The rest of the band goes like this. Jeroen Simons also ex Cassiopeia, on the thundering drums, Coen Janssen, (no relation to Mark, only one S in his name) on synthesizers and holds the distinction of being the only non-ex in the band, although he did play a couple of gigs for After Forever, when their keyboard player left. And then to round it out is Yves Huts, ex bassist of the Belgian band known as Axamenta.

The first and second tracks on the album open in very After Foreverish way. "Adyta" is an intro of sorts, but right from the outset, the band shows its influence on their sleeves. "Sensorium" is our introduction to Simone, as she does a very good impression of Floor Jansen's openings on either of AF's first two albums. After that though, it gets a bit tricky. "Cry for the Moon", the third track is kinda like a mix of Nightwish meets Tristania and is the first track where we add some growls to the music. (And just a note at this point. The growling vocals are not used overbearingly. They seem to be timed, just perfect.) It starts out Power metalish and leads into some great chorusing. As a matter of fact, that is one of the greatest attributes of this awesome production, the choruses. They make it sound so heavenly. Just think Classical Opera Metal.

The fourth track "Feint" is all Simone expressing that wonderful operatic voice of hers. This is a very ballad-y track with Simone pulling it off with a Turinen flair. She doesn't quite have the Tarja bombast yet, but with time and experience, she will get there. With the opening of the 5th track, "Illusive Consensus", the band really seem to take off and begin to become more cohesive and like any opera style music, you have to absorb this production as a whole. By the end of the last song, which is the albums title track, "The Phantoms Agony", you will be treated to a wide array of different styles of different bands.

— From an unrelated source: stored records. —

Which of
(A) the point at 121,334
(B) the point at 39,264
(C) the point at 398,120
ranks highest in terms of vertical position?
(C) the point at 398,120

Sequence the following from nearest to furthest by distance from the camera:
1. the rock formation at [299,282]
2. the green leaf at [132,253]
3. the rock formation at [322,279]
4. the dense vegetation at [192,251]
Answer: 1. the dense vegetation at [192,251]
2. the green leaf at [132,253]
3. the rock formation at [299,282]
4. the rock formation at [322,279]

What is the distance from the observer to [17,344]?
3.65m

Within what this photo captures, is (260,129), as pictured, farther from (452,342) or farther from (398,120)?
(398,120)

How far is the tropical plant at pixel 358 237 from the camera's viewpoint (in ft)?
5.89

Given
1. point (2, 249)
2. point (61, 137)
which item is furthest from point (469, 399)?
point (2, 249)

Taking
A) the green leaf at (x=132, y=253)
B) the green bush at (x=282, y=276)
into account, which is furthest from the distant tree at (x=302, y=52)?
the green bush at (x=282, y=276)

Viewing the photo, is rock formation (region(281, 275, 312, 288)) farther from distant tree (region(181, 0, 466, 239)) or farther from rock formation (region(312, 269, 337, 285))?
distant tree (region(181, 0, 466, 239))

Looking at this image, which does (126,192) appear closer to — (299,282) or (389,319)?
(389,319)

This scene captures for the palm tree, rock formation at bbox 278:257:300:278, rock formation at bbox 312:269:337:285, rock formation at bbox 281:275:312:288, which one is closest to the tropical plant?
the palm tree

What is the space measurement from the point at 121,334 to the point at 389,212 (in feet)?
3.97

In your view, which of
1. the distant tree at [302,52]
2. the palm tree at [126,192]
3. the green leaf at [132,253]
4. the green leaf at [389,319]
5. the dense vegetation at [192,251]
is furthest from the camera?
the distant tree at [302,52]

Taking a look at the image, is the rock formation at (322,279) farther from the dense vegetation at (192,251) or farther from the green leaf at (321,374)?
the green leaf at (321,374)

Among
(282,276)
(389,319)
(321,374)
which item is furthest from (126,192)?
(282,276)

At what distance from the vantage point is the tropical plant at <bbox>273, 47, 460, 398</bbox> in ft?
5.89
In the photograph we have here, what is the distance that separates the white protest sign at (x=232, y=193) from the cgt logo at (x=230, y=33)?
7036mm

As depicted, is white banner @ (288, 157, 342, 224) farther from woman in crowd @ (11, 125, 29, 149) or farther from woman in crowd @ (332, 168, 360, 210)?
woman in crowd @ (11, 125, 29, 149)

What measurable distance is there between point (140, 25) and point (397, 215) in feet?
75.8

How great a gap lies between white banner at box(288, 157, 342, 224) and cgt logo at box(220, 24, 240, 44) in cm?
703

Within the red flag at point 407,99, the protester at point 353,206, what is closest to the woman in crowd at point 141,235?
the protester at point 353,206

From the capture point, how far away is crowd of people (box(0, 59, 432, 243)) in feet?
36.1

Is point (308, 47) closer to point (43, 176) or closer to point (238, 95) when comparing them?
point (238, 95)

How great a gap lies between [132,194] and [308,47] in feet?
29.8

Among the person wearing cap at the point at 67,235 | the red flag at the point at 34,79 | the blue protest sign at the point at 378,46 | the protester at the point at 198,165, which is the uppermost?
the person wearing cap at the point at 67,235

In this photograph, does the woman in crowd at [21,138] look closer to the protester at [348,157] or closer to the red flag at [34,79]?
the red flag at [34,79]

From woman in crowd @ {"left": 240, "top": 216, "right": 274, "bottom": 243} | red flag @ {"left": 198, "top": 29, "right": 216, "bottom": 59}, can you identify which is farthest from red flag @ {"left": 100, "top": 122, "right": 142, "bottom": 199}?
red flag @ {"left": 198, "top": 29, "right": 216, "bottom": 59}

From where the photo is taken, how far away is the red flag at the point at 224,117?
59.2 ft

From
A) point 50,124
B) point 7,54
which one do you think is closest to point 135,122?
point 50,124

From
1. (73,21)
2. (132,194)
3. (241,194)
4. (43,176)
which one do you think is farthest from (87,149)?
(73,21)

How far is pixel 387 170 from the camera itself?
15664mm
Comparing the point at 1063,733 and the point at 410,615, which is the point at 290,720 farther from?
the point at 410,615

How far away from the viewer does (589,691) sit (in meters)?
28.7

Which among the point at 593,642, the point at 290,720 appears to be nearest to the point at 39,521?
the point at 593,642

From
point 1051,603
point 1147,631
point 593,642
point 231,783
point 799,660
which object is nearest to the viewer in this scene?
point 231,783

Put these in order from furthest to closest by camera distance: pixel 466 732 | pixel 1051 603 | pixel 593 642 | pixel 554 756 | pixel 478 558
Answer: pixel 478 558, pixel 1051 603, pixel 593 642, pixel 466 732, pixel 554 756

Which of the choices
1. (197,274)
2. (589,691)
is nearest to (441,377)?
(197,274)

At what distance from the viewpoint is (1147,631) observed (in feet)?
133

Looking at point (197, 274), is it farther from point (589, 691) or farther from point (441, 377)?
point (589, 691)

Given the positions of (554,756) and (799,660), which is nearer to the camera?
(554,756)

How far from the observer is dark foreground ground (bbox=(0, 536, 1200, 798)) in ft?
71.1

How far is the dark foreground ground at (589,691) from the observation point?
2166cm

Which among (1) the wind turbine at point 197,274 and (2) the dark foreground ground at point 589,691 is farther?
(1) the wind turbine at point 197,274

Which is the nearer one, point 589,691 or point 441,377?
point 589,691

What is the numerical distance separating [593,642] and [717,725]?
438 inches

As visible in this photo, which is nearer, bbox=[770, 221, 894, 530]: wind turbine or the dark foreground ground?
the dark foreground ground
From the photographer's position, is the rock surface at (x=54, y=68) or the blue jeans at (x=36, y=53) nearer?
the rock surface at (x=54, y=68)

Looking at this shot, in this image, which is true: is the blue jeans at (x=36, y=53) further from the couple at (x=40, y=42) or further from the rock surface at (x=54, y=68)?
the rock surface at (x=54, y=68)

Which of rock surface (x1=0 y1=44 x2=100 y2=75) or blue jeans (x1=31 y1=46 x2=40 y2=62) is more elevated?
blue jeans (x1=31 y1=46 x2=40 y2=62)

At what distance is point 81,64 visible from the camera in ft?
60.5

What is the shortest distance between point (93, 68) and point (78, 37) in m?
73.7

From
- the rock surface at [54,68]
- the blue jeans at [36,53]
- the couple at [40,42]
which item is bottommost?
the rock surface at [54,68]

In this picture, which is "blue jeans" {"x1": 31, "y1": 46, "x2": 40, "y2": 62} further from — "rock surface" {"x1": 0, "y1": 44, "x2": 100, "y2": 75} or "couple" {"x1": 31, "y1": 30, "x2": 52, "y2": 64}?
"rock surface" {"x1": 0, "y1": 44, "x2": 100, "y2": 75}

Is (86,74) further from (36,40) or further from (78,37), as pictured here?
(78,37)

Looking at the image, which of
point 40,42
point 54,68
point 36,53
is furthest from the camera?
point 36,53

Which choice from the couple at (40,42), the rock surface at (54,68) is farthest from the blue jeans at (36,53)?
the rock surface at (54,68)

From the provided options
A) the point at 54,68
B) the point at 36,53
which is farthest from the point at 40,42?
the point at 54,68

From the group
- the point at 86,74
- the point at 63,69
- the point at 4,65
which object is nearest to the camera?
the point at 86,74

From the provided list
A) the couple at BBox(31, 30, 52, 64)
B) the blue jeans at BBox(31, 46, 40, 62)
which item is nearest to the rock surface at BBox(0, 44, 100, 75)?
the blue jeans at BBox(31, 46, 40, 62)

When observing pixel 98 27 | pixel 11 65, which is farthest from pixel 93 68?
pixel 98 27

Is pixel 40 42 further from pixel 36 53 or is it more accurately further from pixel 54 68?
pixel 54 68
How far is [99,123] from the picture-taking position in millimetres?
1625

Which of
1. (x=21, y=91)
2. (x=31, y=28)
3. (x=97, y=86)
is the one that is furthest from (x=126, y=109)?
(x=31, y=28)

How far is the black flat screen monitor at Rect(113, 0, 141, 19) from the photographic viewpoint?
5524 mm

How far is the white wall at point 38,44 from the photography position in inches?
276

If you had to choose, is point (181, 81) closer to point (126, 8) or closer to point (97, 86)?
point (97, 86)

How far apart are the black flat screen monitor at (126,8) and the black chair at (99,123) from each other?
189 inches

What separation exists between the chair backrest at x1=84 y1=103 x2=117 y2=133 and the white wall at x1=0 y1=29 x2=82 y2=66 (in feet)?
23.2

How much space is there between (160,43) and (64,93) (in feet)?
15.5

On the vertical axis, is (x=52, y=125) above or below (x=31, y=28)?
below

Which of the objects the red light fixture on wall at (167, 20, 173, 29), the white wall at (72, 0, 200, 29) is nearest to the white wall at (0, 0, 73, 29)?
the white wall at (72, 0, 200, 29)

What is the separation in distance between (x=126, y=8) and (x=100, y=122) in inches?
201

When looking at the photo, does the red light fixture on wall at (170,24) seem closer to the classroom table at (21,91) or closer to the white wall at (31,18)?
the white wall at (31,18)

Any fan of the aforementioned bands plus Edenbridge and a number of projects like Avantasia or Missa Mercuria (see my review at SC & MM) will go absolutely bonkers over this album, as you can tell, I have. Just add it to the list of the Greats. Now for my but! If you are turned off by clones, then this album is definitely not for you. There is very much of it going on here. There is plenty of style copying and this is a debut album, lest we forget. But, if you can put that aside and see it for what it is, great music. Then your ears will be rewarded by what you hear. Simone is a verifiable talent as is Jansen, there can be no mistake about that. So Epica, give us a second helping, and take your time to develop your own style. You've gotten your foot in the door, don't chop it off.